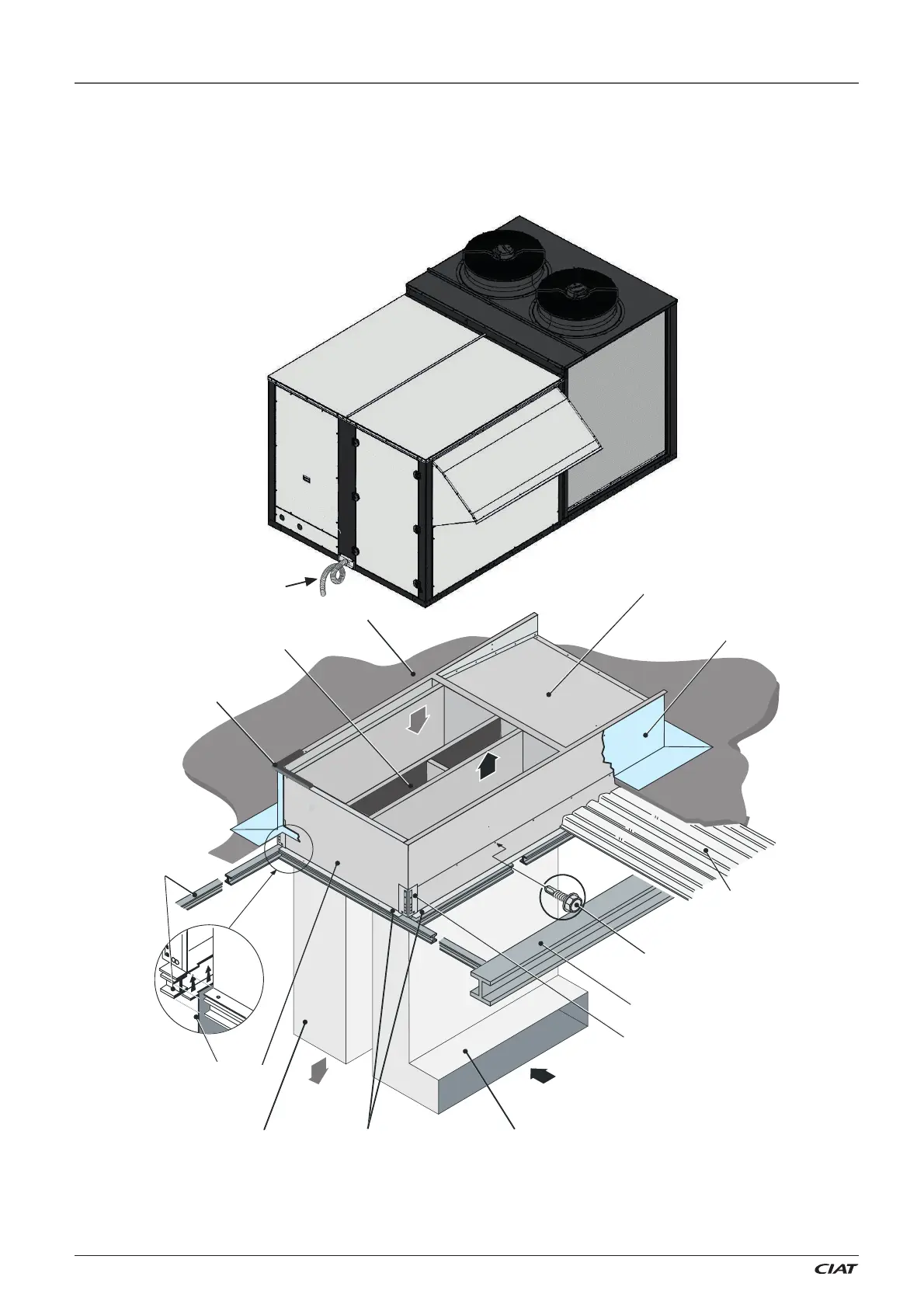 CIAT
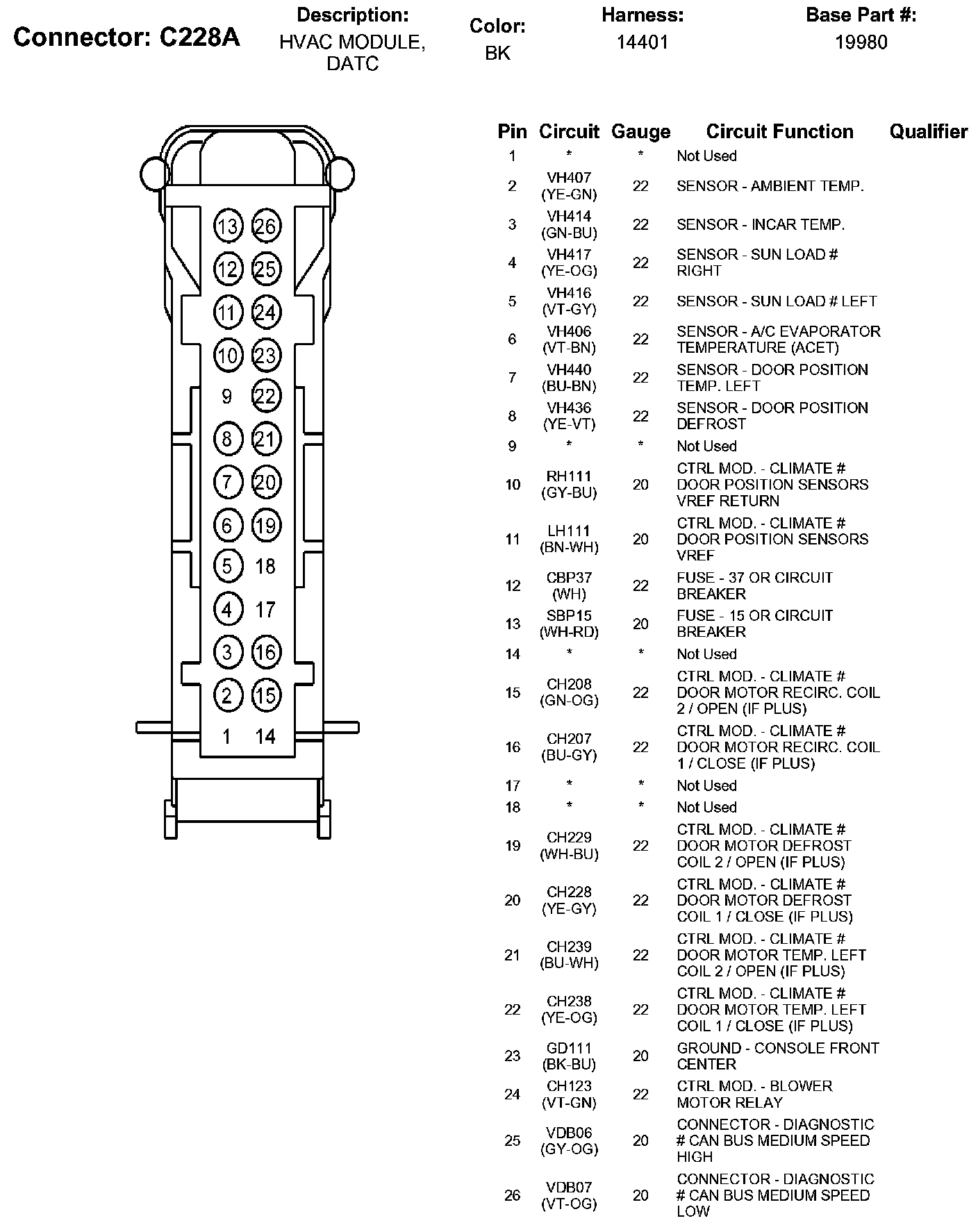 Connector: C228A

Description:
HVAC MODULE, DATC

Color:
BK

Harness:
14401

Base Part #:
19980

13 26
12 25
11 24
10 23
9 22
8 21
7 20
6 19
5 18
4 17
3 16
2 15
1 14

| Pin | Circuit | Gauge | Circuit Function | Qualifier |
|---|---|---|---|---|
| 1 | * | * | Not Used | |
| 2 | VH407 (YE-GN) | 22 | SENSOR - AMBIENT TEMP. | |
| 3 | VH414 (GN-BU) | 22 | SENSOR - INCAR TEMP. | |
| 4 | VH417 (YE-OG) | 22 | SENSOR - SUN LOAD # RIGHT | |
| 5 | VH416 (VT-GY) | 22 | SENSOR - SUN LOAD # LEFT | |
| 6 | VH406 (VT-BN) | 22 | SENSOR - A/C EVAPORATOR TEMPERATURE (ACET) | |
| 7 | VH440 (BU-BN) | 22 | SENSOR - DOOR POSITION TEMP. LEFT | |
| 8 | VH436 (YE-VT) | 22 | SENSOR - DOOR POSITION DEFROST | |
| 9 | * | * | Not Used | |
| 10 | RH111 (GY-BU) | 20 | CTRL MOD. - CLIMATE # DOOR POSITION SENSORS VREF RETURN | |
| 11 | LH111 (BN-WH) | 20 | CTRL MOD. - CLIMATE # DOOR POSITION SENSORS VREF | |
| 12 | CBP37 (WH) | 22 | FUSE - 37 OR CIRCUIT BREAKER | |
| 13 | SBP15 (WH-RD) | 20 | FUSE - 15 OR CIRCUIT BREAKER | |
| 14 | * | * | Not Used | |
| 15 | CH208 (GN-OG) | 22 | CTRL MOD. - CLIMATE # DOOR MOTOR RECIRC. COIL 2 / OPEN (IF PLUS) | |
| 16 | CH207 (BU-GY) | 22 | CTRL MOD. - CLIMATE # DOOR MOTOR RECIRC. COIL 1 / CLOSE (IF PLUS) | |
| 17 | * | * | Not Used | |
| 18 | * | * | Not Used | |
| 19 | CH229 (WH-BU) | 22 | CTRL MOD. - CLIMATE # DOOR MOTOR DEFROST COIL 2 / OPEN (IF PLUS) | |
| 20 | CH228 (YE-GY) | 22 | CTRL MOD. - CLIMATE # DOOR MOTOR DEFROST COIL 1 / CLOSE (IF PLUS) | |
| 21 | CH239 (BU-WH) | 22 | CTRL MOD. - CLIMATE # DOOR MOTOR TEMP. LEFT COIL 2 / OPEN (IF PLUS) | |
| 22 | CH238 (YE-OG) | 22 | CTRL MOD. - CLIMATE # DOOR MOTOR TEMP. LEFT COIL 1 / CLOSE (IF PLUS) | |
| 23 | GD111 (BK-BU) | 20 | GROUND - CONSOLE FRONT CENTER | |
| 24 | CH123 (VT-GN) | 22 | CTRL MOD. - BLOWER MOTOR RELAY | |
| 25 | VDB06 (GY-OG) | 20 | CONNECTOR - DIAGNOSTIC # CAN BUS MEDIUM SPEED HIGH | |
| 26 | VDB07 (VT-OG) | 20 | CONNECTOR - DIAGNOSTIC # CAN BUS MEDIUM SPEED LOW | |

* * *

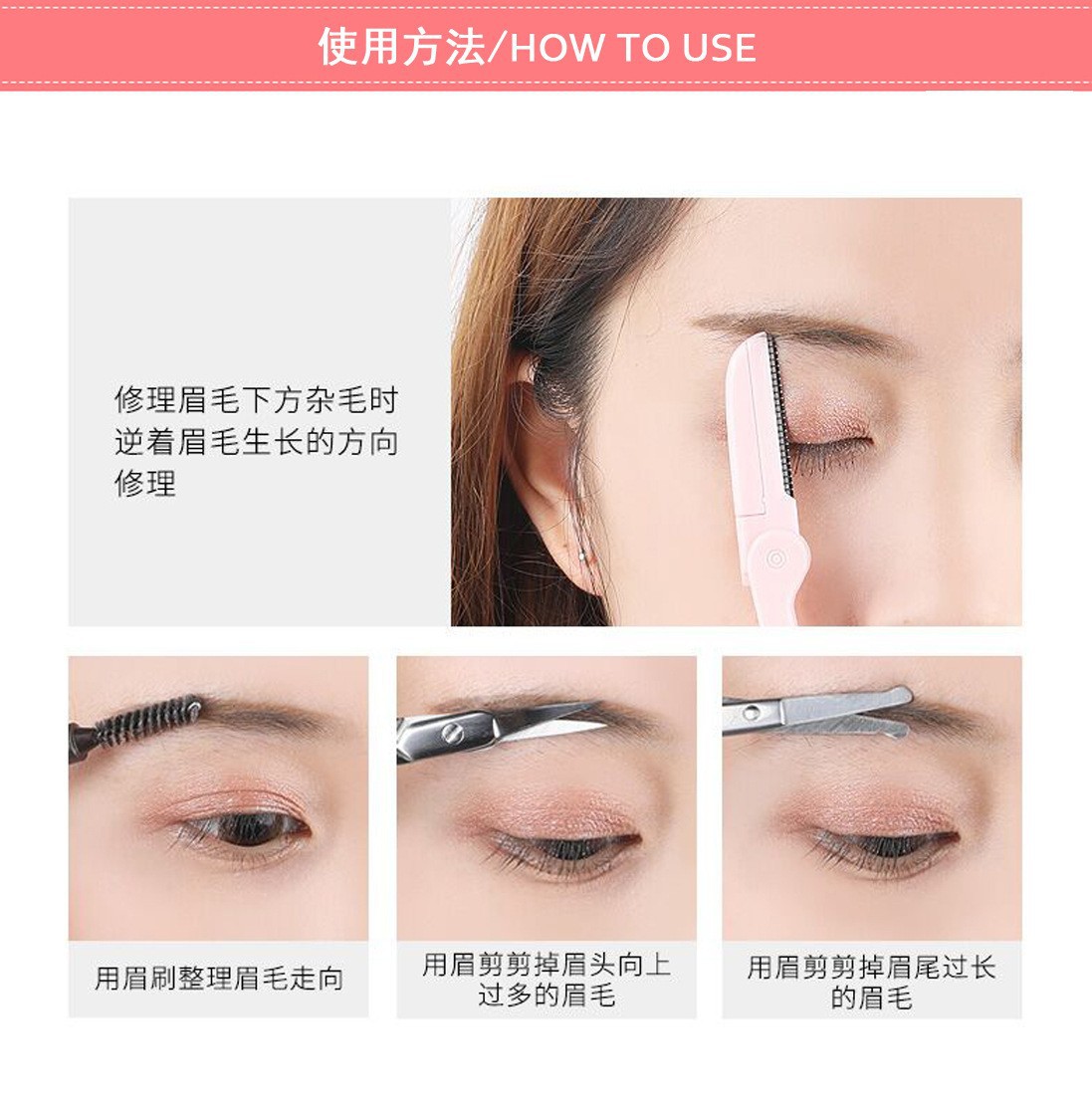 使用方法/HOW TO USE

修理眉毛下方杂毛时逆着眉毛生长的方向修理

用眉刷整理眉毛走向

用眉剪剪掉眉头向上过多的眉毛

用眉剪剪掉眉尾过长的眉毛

==

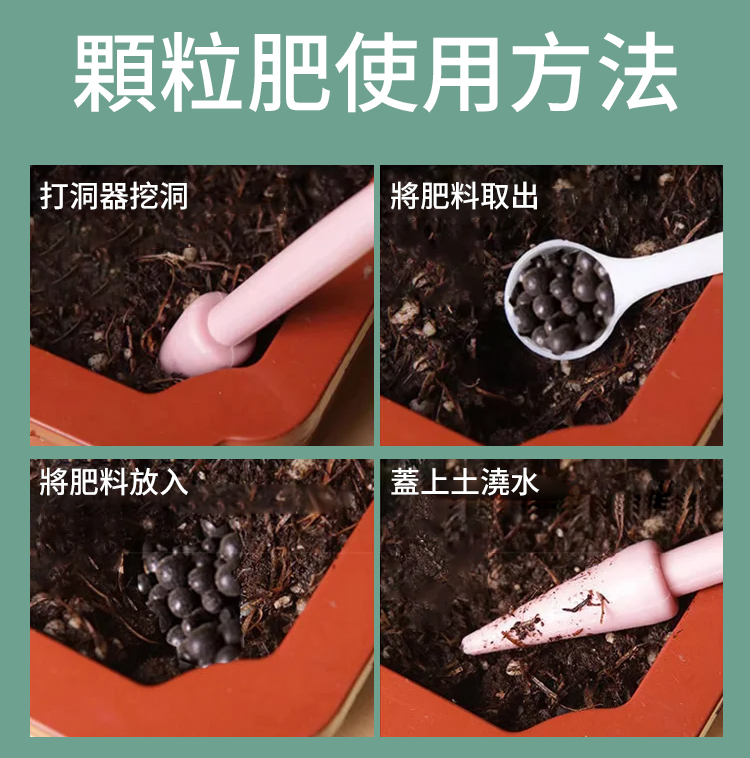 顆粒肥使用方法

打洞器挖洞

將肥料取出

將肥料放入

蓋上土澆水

## WHAT IS REQUIRED
The lines to copy are those in the listing that contain the word "Used".

## RESPONSE TO THIS TASK
| 1 | * | * | Not Used | |
| 9 | * | * | Not Used | |
| 14 | * | * | Not Used | |
| 17 | * | * | Not Used | |
| 18 | * | * | Not Used | |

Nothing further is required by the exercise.